Importantly, we make a distinction between two types of learning, that have typically been investigated in two different, but seemingly similar, tasks: (1) After substantial practice (typically 500 repetitions of a single sequence), short (keying) sequences yield the so-called 'motor chunks' (see e.g., Ramkumar et al., 2016 in Nature Communications; Acuna et al., 2014 in J of Neurophysiol). These motor chunks allow execution based on the motor system (i.e., execution is 'automated' because it does not require central/cognitive resources once the sequence has been initiated). Individual stimuli are not required any more. This has been demonstrated especially with the Discrete Sequence Production (DSP) task (Abrahamse et al., 2013, Frontiers in Human Neuroscience, for an overview). This is called the 'chunking mode'.
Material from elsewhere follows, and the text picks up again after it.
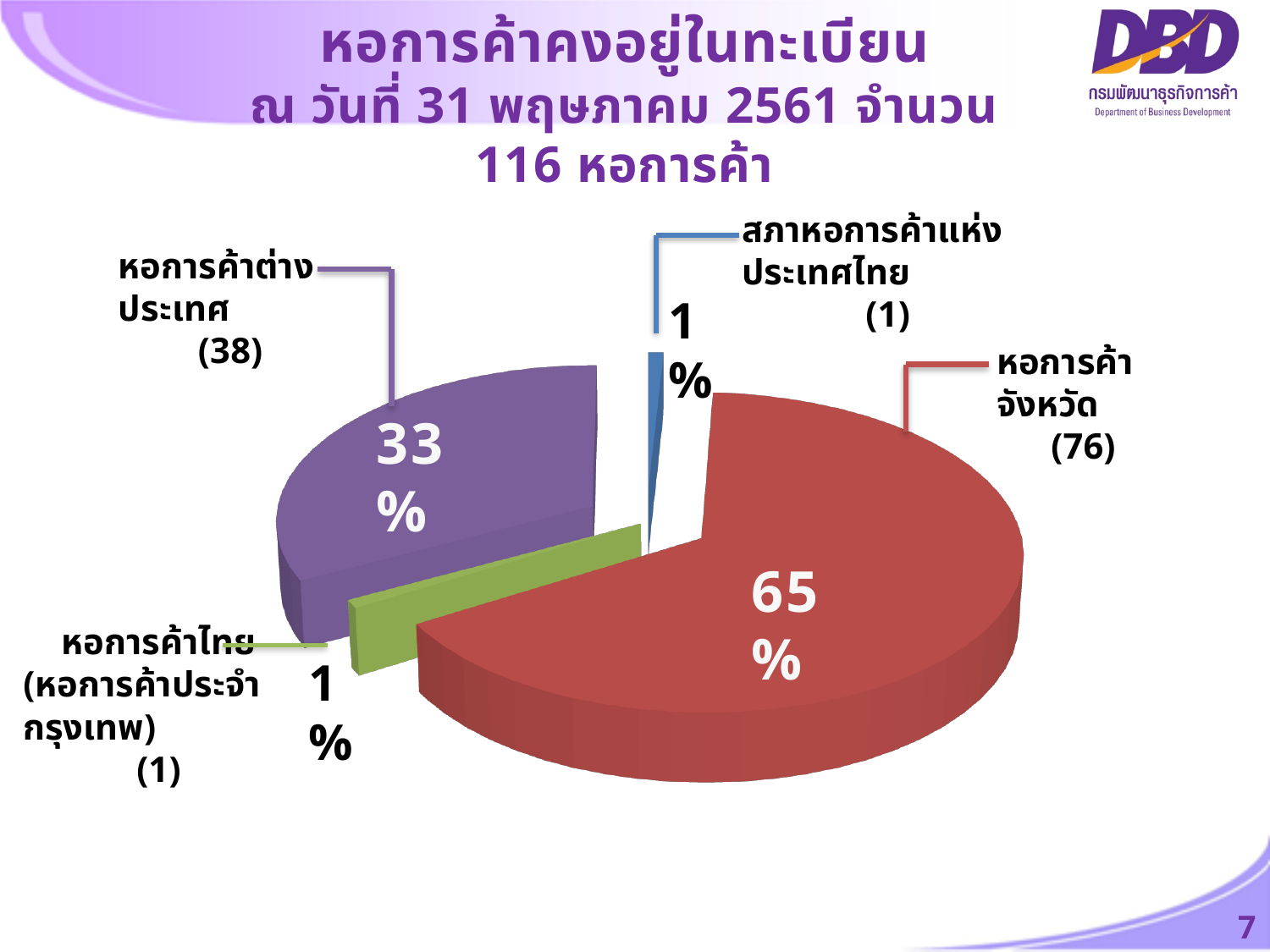
What is the difference in count between หอการค้าจังหวัด and หอการค้าต่างประเทศ? 38 How many chambers are counted for หอการค้าต่างประเทศ? 38 What percentage share does หอการค้าต่างประเทศ have in the pie chart? 33% How many slices does the pie chart have? 4 What percentage share does หอการค้าจังหวัด have in the pie chart? 65% What percentage share does สภาหอการค้าแห่งประเทศไทย have in the pie chart? 1% How many chambers are counted for หอการค้าจังหวัด? 76 Which is larger, the slice for หอการค้าต่างประเทศ or the slice for หอการค้าจังหวัด? หอการค้าจังหวัด Which category has the largest slice of the pie chart? หอการค้าจังหวัด How many chambers are counted for หอการค้าไทย (หอการค้าประจำกรุงเทพ)? 1 What is the total number of chambers of commerce stated in the slide title? 116 What kind of chart is shown on the slide? Pie chart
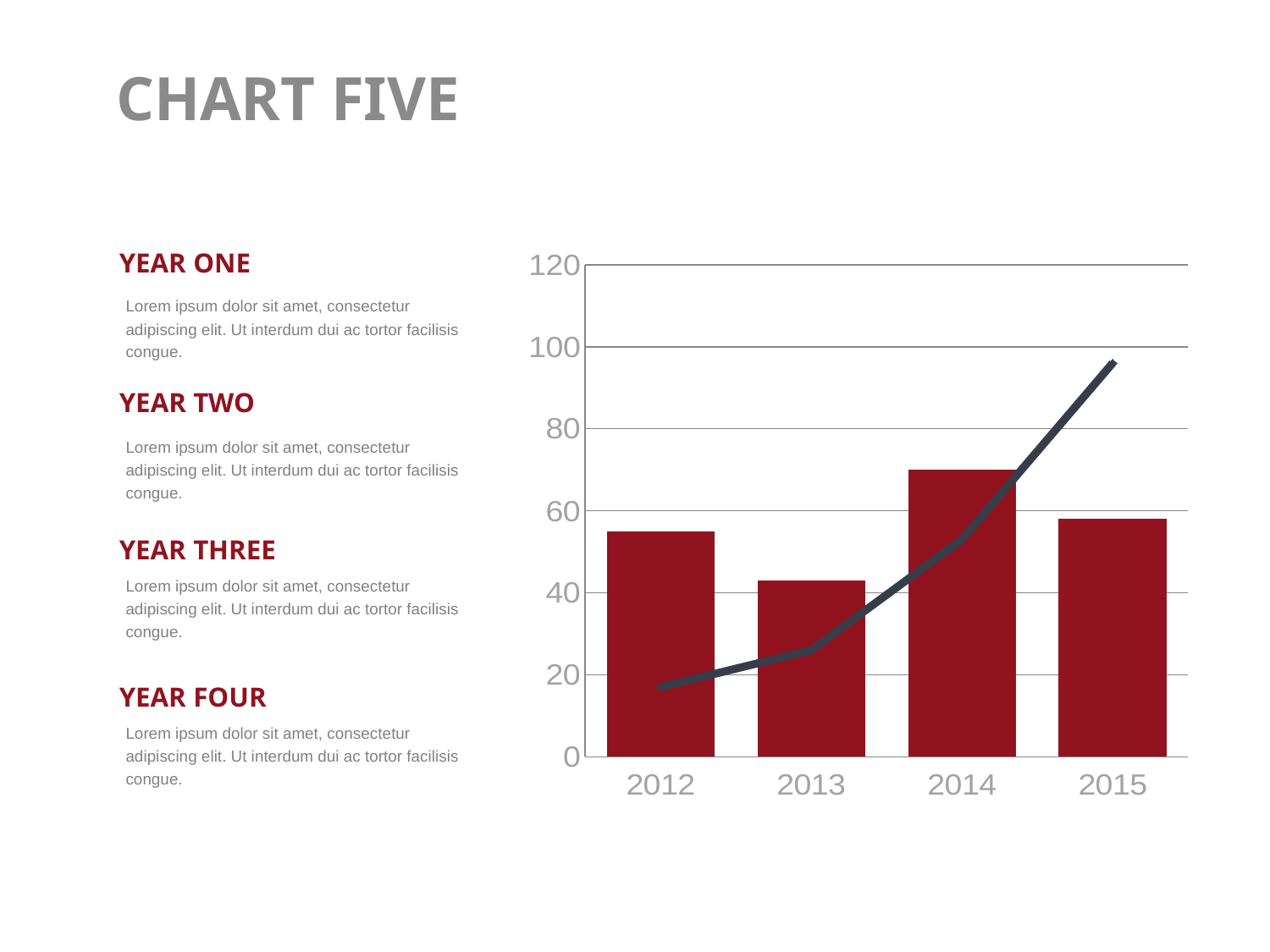
What kind of chart is shown on the slide? bar chart with a line What is the title of the slide containing the chart? CHART FIVE Is the bar value for 2015 greater or less than 80? less Which year has the tallest bar? 2014 Which bar is taller, 2013 or 2014? 2014 Is the line value for 2015 greater or less than 80? greater Is the bar value for 2014 greater or less than 60? greater Does the line series rise or fall from 2012 to 2015? rise How many years are shown on the x axis of the chart? 4 Which year has the shortest bar? 2013 Which bar is taller, 2012 or 2013? 2012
(2) The more commonly used serial RT (SRT) task consists of a continuous cycling through, say, a series of 12 responses to stimuli (usually key presses). Here, motor chunks do not develop and participants continue to be dependent on the stimuli displayed. In cognitive models, improvement is attributed to associations that allow 'activation' to prime forthcoming responses. This priming occurs at all levels of processing (Verwey et al., 2015, PsychBull & Rev; Abrahamse et al., 2010, PsychBull & Rev). This type of sequence execution is said to involve the 'associative mode'.

Often results of the DSP and SRT tasks are mixed up, but as said these tasks use different mechanisms. (In the DSP task, associative learning develops too, but in tasks with sequences of limited length, motor chunks soon become dominant because they trigger individual moveents fastest).

As said, motor sequence learning occurs at various processing levels in various ways. The properties of the task determine what mechanisms (i.e., neural structure) are best suited and become dominant. Still, strategic control is possible too, like when people consciously execute a highly practiced, automated, movement sequence again. Also, the use of motor chunks does not mean that translating stimuli into responses is no longer contributing to execution at all.

For our modelling purposes, it seems good to start with 1) the chunking mechanism, i.e., with the development of representations that control short series of movements. These motor chunk representations, for some reason, are limited to about 4-5 elements. Motor chunks may well be stored in the SMA. SMA would control (individual movements in) M1. 2) Longer sequences involve a concatenation of different motor chunks. Concatenation, when occuring consistently over practice, automates too (i.e., requires no central/cognitive guidance). Concatenation is attributed to the basal ganglia (with little practice the basal ganglia would trigger the invividual movements; later, entire motor chunks are represented in SMA). Together, this yields the well-known hierarchical control structure.

We now could start off with the basic chunking mechanim, and then extend this neural model to also cover a) concatenation, b) parallel triggering of movement representations (chunking and translating stimuli), and c) cognitive control. Validating and tuning these neural models is possible with the data of the tens of DSP experiments I have carried out since Verwey (1996, JEP: HPP).